Title : Fischer-Tropsch synthesis catalyzed by small TiO2 supported cobalt nanoparticles prepared by sodium borohydride reduction
Fischer-Tropsch Synthesis (FTS) is considered a key process of the XTL technologies (biomass-to-liquid, BTL, gas-to-liquid, GTL, and solid-to-liquid, STL) since through this catalytic reaction, syngas (a mixture of H2 and CO) can be transformed into clean fuels. One of the main challenges in Fischer-Tropsch is the design of highly active catalysts and for this purpose, the particle size of the active phase is probably one of the most relevant parameters for the optimization of the catalyst productivity.

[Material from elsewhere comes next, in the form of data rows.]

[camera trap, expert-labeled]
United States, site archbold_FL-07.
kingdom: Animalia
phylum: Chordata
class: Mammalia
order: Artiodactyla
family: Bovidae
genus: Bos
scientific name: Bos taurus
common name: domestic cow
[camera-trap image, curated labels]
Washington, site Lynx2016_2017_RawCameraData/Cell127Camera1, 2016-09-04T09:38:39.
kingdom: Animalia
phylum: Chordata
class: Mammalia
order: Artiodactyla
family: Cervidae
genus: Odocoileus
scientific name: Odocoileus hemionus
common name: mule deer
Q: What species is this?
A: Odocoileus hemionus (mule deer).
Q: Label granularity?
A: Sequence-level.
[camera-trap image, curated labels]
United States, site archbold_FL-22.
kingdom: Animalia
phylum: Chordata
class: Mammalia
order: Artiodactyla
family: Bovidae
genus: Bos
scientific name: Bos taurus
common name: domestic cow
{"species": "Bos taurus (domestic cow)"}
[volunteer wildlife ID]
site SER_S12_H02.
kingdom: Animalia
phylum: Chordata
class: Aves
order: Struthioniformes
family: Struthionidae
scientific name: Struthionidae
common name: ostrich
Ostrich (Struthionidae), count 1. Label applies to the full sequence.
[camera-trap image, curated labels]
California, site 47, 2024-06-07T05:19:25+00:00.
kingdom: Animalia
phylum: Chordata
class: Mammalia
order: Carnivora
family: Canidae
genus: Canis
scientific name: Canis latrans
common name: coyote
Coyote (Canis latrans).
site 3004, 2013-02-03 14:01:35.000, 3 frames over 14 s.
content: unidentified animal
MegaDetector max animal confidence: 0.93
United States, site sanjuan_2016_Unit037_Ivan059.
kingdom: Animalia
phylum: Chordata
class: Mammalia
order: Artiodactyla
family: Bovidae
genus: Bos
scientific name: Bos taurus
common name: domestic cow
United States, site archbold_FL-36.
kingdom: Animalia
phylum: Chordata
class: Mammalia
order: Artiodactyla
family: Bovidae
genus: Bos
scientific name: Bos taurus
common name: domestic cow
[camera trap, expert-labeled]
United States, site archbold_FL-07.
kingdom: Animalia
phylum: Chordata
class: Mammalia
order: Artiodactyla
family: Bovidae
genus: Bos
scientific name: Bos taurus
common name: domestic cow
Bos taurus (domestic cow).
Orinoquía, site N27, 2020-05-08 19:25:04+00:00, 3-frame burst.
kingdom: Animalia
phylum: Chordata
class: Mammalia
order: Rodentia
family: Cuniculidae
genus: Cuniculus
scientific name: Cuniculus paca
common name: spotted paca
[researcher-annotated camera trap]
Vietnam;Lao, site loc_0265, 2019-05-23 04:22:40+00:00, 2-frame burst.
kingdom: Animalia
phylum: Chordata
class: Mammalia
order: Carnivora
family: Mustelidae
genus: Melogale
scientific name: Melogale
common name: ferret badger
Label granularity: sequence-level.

In the present work, the synthesis of well-defined small cobalt nanoparticles and its catalytic evaluation in the Fischer-Topsch synthesis is described. Cobalt nanoparticles in the range of 1.7–7 nm were synthesized in water using sodium borohydride as reducing agent and subsequently immobilized on TiO2. Both colloidal and TiO2 supported NPs were characterized by TEM, XRD, HRTEM, XPS, TGA, ICP techniques and their catalytic performance of the supported catalysts evaluated in the Fischer–Tropsch synthesis. As a general trend, an increase in activity and TOF was observed when the particle size decreased. These results were rationalized by the higher reducibility of the catalysts bearing the smaller nanoparticles. The unconventional stability of these relatively small CoNPs in FTS was attributed to the promoting effect of boron on the stability of the cobalt nanocrystals.